La segunda ola del feminismo, el movimiento sufragista, comenzó la dinámica de retroalimentación entre derechos educativos y voto. Sufragismo fue, en la década de los felices veinte, el término popular por el que se conoció a la segunda ola del feminismo, la que abarca desde el Manifiesto de Séneca en 1848 hasta el fin de la Gran Guerra (y sus múltiples consecuencias, legales, políticas, educativas, culturales y estéticas). Abarca unos ochenta años de agitación, asociaciones, ligas, programas, debates y manifestaciones que se suceden con mayor o menor intensidad en todos los países occidentales, en especial en aquellos que son formalmente democracias representativas. Los dos objetivos que presiden la lucha sufragista son el voto y la educación. El derecho al sufragio, que acabará dando nombre al movimiento, fue una vindicación relativamente poco asumida por el propio movimiento en sus inicios. Debe recordarse que fue el único punto del Manifiesto de Séneca que se aprobó por mayoría y no por unanimidad.
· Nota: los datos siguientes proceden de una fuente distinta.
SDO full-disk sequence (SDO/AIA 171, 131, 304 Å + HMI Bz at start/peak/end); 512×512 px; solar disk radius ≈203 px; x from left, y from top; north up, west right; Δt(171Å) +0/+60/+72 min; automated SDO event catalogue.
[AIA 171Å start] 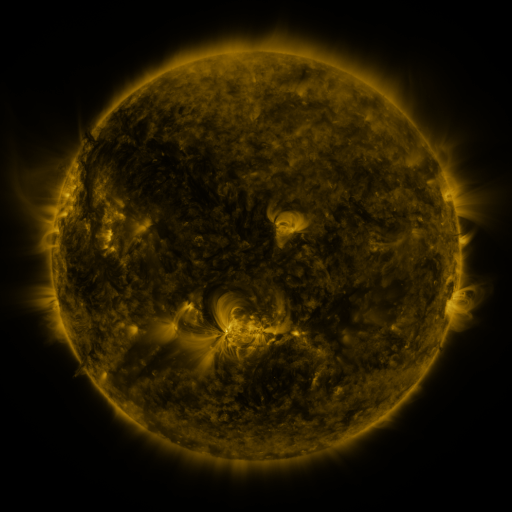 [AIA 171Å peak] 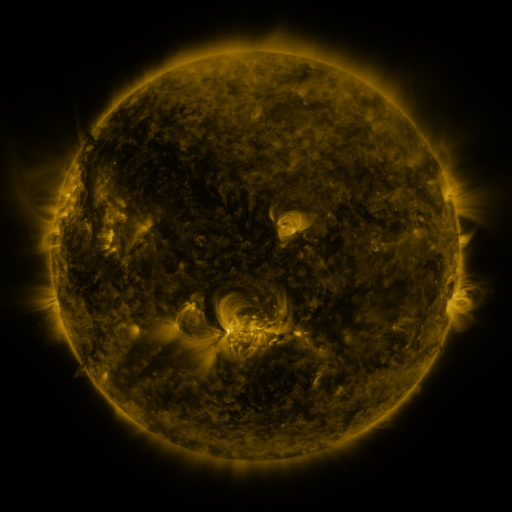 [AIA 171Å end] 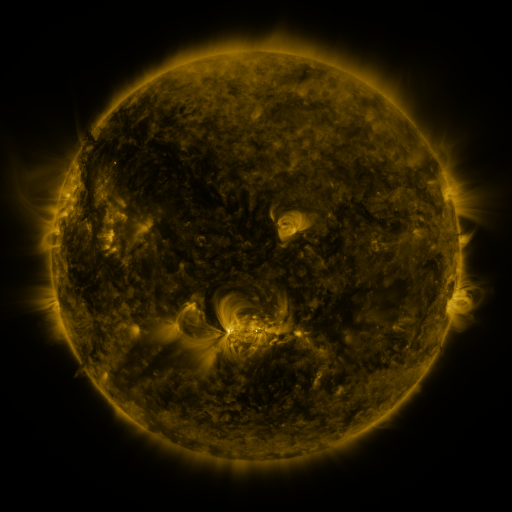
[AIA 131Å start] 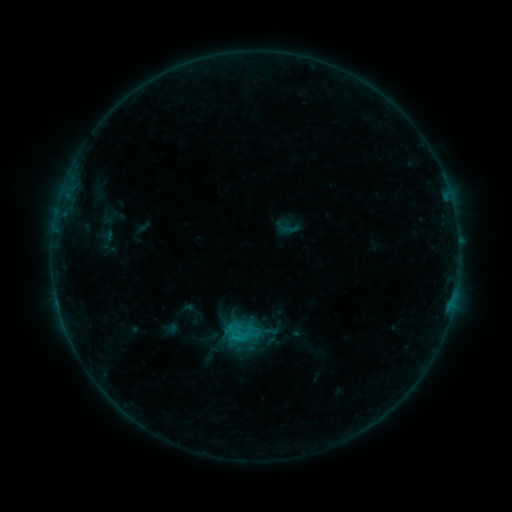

La primera petición formal se presentó en Gran Bretaña, en los Comunes, y con un avalista excepcional, J. Stuart Mill, en 1867. En verdad y en los inicios el interés de esta segunda ola feminista estuvo más centrado en los derechos civiles y educativos. La diversas ligas femeninas y las ligas del sufragio se nutrieron en buena parte de mujeres en trance de profesionalización que hacían valer sus todavía escasas victorias en la obtención de títulos medios para fundamentar su derecho a la ciudadanía plena. La situación, cuando a final del XIX el completo sufragio masculino se hizo norma, se volvió más y más explosiva. Las y los sufragistas argumentaron sobre un punto evidente: el completo sufragio masculino permitía el derecho de voto a cualquier varón, incluidos iletrados, dementes, analfabetos, insanos y viciosos, y a ninguna mujer, incluidas honestas madres de familia, maestras, enfermeras, universitarias y aun doctoras, que alguna lo había logrado.